Menacés de façon permanente par la faim, ces enfants et surtout les orphelins rôdent autour des centres de distribution de nourriture pour essayer de ramasser quelque chose à manger. En se bousculant pour ramasser tout ce qui tombe par terre, ils sont souvent battus par des soldats et d’autres personnes chargés de la distribution de nourriture. Ces enfants acharnés s’accroupissent sous les camionnettes dans la boue qui atteint leurs chevilles nues et pour ramasser des petits pois et des graines de maïs tombés des sacs déchirés. Certains courent d’un endroit à un autre où les sacs de nourriture avaient été distribués, espérant trouver ce qui était tombé dans l’herbe et en même temps éviter les longs bâtons que les soldats balancent dans leur direction.
D'après une étude du Professeur Pierre Aubry mise à jour à jour en janvier 2002, une épidémie de typhus est survenue en 1997 au Burundi dans ces camps de concentration suite à la famine, le manque d'hygiène corporel due à la grande concentration de populations et aux conditions inhumaines de détention. Il va sans dire que ce sont les enfants qui souffrent le plus de ces épidémies, étant donné que leur organisme est encore faible et la sous-alimentation déjà observée.
Sur les sites de Kigobe et Buhiga, il a été rapporté que la populations tous âges confondus a été utilisée comme cobayes pour tester une nouvelle molécule contre la malaria. Nous n'avons pas de précisions sur le nombre d'enfants concernés.
La situations est particulièrement préoccupante pour les jeunes filles qui se font violer par les militaires non seulement à cause du risque de grossesse mais aussi celui de l'infection par le SIDA.
Des enfants éduqués dans la brutalité
Pour les autorités militaires qui contrôlent le pays, un hutu est considéré comme un citoyen de seconde zone. Un proverbe rundi dit que "un enfant de serpent est aussi un serpent". De manière générale, les enfants subissent donc les mêmes traitements que les adultes dans ces opérations de regroupement. Dans son rapport ÉFAI 97 RN 103, Amnesty International relève que "des centaines d'hommes, de femmes et d'enfants ont été victimes d'exécutions extrajudiciaires au cours de ces opérations."

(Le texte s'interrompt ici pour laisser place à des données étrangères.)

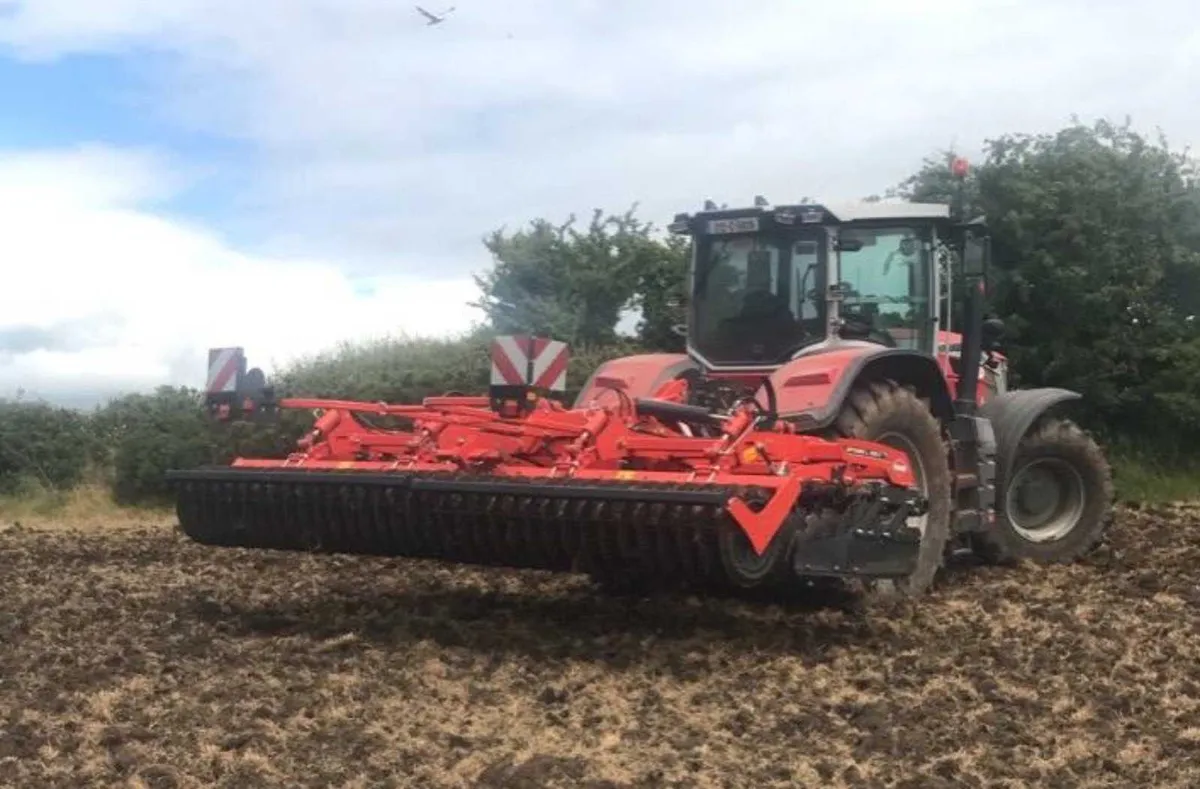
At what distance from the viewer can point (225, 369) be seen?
25.5 ft

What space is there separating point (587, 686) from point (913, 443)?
2.57 meters

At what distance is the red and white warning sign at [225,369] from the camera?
7.75 m

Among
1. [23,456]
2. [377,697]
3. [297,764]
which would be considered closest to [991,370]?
[377,697]

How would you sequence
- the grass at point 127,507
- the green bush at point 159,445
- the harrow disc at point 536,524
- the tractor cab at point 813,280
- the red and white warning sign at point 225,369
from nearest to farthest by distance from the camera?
the harrow disc at point 536,524
the red and white warning sign at point 225,369
the tractor cab at point 813,280
the grass at point 127,507
the green bush at point 159,445

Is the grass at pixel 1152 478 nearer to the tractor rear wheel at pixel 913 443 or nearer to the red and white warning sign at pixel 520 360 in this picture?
the tractor rear wheel at pixel 913 443

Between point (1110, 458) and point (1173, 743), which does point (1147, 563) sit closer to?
point (1173, 743)

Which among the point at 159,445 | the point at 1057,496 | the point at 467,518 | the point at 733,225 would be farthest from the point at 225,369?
the point at 159,445

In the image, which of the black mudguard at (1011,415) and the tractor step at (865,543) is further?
the black mudguard at (1011,415)

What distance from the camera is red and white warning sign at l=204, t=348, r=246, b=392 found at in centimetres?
775

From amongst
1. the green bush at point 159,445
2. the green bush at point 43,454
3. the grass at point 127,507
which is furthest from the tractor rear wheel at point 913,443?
the green bush at point 43,454

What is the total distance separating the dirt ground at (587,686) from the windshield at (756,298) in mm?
1532

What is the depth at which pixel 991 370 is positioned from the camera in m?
9.87

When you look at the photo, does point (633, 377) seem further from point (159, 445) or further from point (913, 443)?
point (159, 445)

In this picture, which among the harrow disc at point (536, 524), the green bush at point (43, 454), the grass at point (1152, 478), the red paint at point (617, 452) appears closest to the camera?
the harrow disc at point (536, 524)
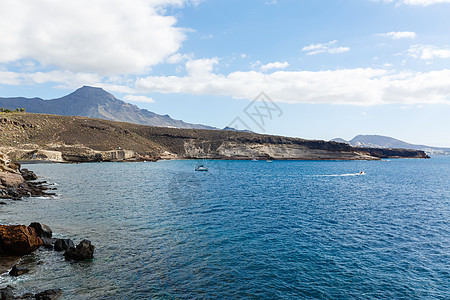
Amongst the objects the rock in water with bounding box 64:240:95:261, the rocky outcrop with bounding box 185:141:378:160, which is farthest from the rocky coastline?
the rocky outcrop with bounding box 185:141:378:160

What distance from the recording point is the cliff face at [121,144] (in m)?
126

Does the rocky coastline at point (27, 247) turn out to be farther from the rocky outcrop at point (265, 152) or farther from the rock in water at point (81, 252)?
the rocky outcrop at point (265, 152)

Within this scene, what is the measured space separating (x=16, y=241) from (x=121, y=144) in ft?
451

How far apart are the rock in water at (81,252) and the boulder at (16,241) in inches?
136

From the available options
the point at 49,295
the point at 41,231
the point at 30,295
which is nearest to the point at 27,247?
the point at 41,231

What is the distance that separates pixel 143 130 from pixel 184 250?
575ft

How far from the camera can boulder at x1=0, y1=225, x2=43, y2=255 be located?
71.6 ft

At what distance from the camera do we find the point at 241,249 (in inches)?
957

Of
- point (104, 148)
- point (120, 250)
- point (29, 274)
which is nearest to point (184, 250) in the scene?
point (120, 250)

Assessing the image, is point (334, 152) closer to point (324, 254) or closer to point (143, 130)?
point (143, 130)

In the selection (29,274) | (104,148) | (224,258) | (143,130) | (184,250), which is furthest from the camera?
(143,130)

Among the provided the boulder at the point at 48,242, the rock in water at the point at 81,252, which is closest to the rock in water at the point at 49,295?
the rock in water at the point at 81,252

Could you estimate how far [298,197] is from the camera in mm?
51094

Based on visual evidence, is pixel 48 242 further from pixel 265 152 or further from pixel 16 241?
pixel 265 152
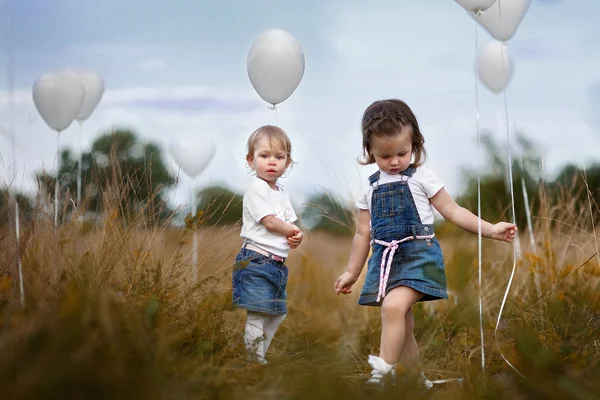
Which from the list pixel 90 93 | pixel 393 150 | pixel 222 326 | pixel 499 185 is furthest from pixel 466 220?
pixel 499 185

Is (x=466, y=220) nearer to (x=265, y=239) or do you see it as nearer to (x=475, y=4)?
(x=265, y=239)

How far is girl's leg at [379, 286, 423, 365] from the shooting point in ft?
10.7

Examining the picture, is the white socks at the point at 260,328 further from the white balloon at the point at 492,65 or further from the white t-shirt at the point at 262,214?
the white balloon at the point at 492,65

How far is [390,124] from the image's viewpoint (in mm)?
3322

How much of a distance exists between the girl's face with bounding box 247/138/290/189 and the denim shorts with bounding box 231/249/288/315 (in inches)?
15.2

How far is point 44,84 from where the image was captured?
17.5 feet

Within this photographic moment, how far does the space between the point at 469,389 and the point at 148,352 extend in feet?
3.58

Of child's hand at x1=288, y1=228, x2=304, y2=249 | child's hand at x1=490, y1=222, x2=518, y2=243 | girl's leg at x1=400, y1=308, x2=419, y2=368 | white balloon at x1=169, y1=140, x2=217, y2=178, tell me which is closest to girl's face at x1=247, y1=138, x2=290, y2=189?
child's hand at x1=288, y1=228, x2=304, y2=249

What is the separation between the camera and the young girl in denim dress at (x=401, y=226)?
329 centimetres

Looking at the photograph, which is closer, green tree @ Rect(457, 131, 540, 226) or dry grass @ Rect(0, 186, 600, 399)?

Aussi, si les enfants ont l’autorisation de quitter les camps pour aller à l’école, beaucoup de familles par contre ne peuvent plus payer les frais de scolarité ni acheter l’uniforme et le matériel scolaire. En effet, ayant été coupés de leurs activités dans les champs et leurs biens ayant été pillés par les militaires, ces familles vivent dans la pauvreté absolue. Beaucoup d’enfants ne vont donc pas à l’école et n'ont pas d’autres activités organisées pour les distraire. Au lieu d’apprendre des leçons plus constructives à l’école, ces enfants apprenent plutôt les leçons de brutalité en se bousculant pour se maintenir en vie.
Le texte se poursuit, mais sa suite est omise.